Some years later, H.M.R.C. challenges the trustees and the beneficiaries for not paying enough tax on the distributions and for failure to correct.

As the advice was given by an interested person (a firm of accountants) and concerned "avoidance arrangements," it is treated as disqualified advice and cannot be used as a reasonable excuse.

Example 2

The facts are the same as in Example 1, however, in this scenario, the trustees later undertook a secondary and independent review from a person with the appropriate expertise who was not involved in facilitating the original arrangements. Provided that the trustees followed the advice given and it took into account the trustees' and beneficiaries' circumstances, then it can be relied on as a reasonable excuse if the trustees fail to make a correction.

The trustees in Example 1 sought advice in good faith. However, the R.T.C. legislation clearly seeks to disregard advice given by professional advisors paid to do so, and an independent review from a peer, as in Example 2, is necessary to ensure the advice is not considered as disqualified advice.

HOW CAN CORRECTIONS BE MADE?

A correction can be made by refiling tax documents (e.g., a self-assessment tax return). Consideration should be given to using the Worldwide Disclosure Facility ("W.D.F.") or the Contractual Disclosure Facility ("C.D.F."). The latter should be used in cases where the noncompliance results from deliberate behavior.

For taxpayers who are not confident that their offshore affairs are tax complaint, a review should be carried out to assess their tax position by someone whose advice will not be disqualified, and then a disclosure should be made, if appropriate.

As stated above, it is important to take the initiative and file a disclosure, or notify H.M.R.C. of the intention to file, before September 30, 2018. If a tax enquiry is already underway, the disclosure must be made within 60 days. If using the W.D.F., the disclosure should be made within 90 days. If using the C.D.F., the disclosure should be made within 60 days (i.e., the Outline Disclosure deadline).

If there are concerns that H.M.R.C. could successfully dispute a historical tax position, it may be prudent to lodge a "protective" disclosure regarding the potential noncompliance.

WHAT IS THE STATUTE OF LIMITATIONS?

Under "normal" tax rules, H.M.R.C. has the following time limits to make an assessment:

  • Four years in circumstances of reasonable care
  • Six years in circumstances of careless behavior
  • 20 years in circumstances of deliberate behavior

For the purposes of R.T.C., however, the "normal" H.M.R.C. time limits have been extended retroactively by four years. This means that up until April 5, 2021, a person who has failed to correct can still be investigated by H.M.R.C. as follows:

  • For assessments not involving careless or deliberate behavior,
  • H.M.R.C. can still go back to 2013-14.
  • For assessments including careless behavior, H.M.R.C. can still go back
  • to 2011-12.
  • For assessments involving deliberate behavior, H.M.R.C. can still go back to 1997-98.
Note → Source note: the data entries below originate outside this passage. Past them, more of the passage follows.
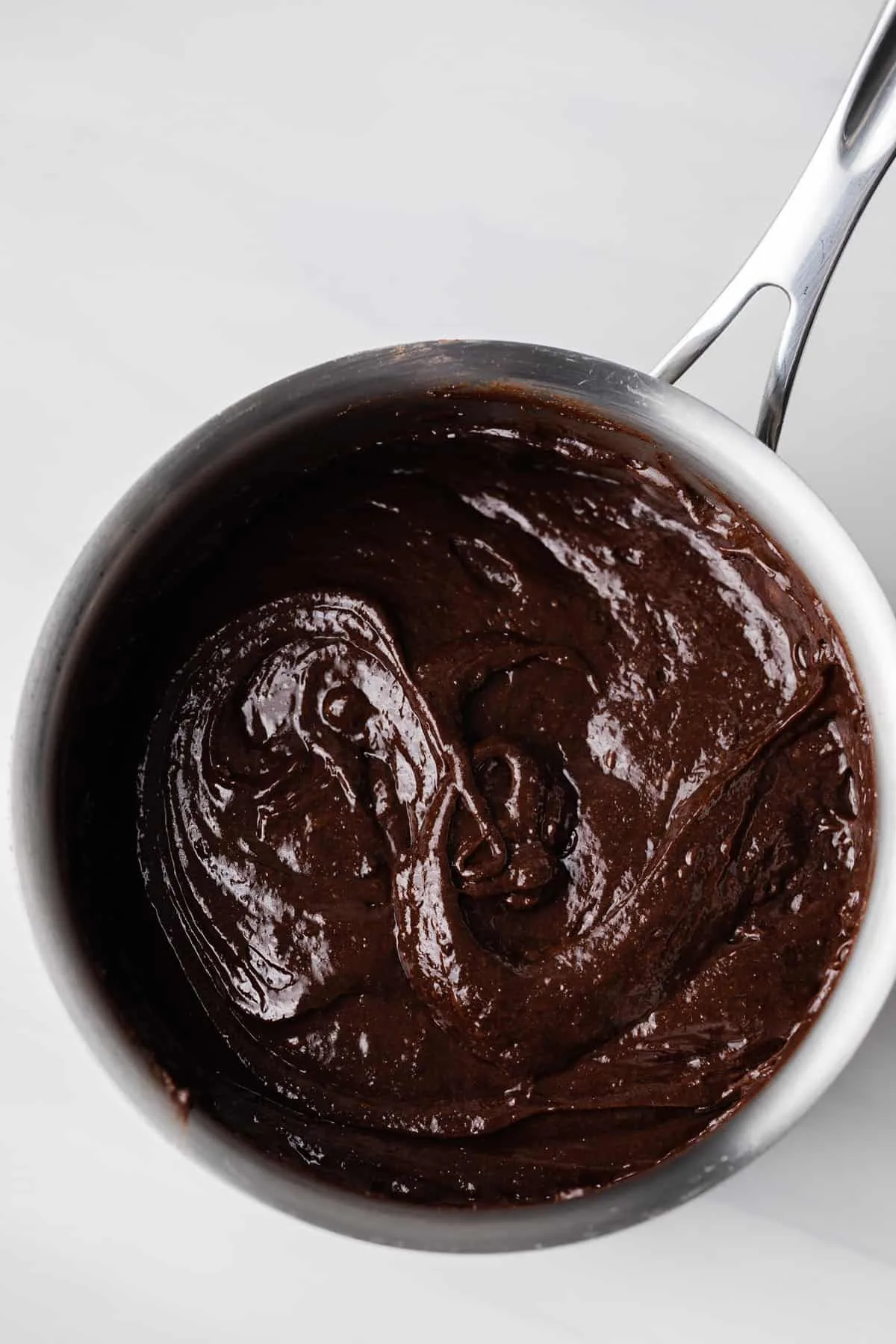 Brownie batter in a pot.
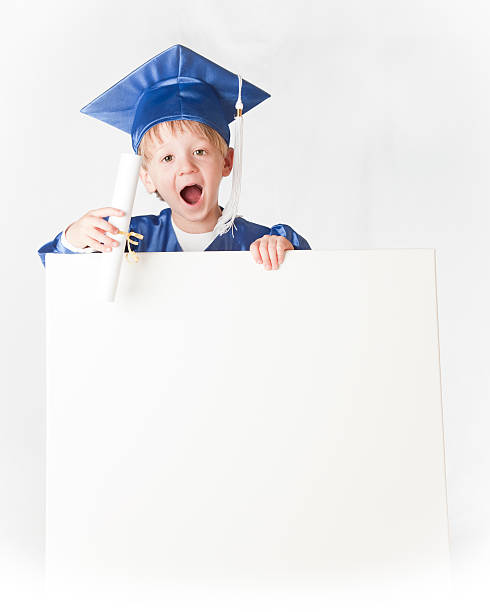 istock Happy Little Graduate Holding a Sign 471243409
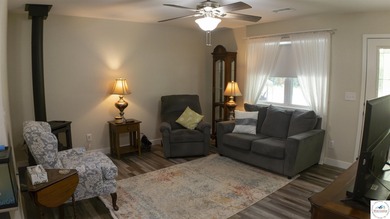 ABSOLUTELY STUNNING lake home right off of Hwy UU and just 3.4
WHAT STEPS CAN TAXPAYERS TAKE?

Given the scale of R.T.C. penalties, doing nothing is no longer a viable option where a history of noncompliance exists. A number of options can be taken to regularize the taxpayer's position and avoid penalties, depending on the exact circumstances.

Counsel can assist in analyzing the taxpayer's position and recommend the most appropriate course of action, by taking the following steps:

  • Review the historic tax position.
  • Perform a tax health check.
  • Review any existing advice from previous advisors.
  • Where appropriate, assist in making a disclosure to H.M.R.C. or correcting offshore noncompliance.

The content of this article is intended to provide a general guide to the subject matter. Specialist advice should be sought about your specific circumstances.